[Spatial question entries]
..............................

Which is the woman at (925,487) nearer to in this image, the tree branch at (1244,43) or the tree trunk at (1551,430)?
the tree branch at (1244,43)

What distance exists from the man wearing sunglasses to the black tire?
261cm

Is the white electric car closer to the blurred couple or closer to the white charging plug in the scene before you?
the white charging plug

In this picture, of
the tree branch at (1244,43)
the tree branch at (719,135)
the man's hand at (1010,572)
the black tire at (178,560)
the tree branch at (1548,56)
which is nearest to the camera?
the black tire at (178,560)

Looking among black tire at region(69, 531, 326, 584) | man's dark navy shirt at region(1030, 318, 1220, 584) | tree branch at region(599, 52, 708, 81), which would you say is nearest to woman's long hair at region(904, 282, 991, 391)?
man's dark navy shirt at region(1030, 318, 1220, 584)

..............................

*Problem to work on*
Starting at the line that contains "In this picture, of" and continuing through the end of the listing, write those lines out again with "tree branch" switched to "tree limb" and everything else left as is.

*The output*
In this picture, of
the tree limb at (1244,43)
the tree limb at (719,135)
the man's hand at (1010,572)
the black tire at (178,560)
the tree limb at (1548,56)
which is nearest to the camera?
the black tire at (178,560)

Looking among black tire at region(69, 531, 326, 584) | man's dark navy shirt at region(1030, 318, 1220, 584) | tree limb at region(599, 52, 708, 81), which would you say is nearest to woman's long hair at region(904, 282, 991, 391)?
man's dark navy shirt at region(1030, 318, 1220, 584)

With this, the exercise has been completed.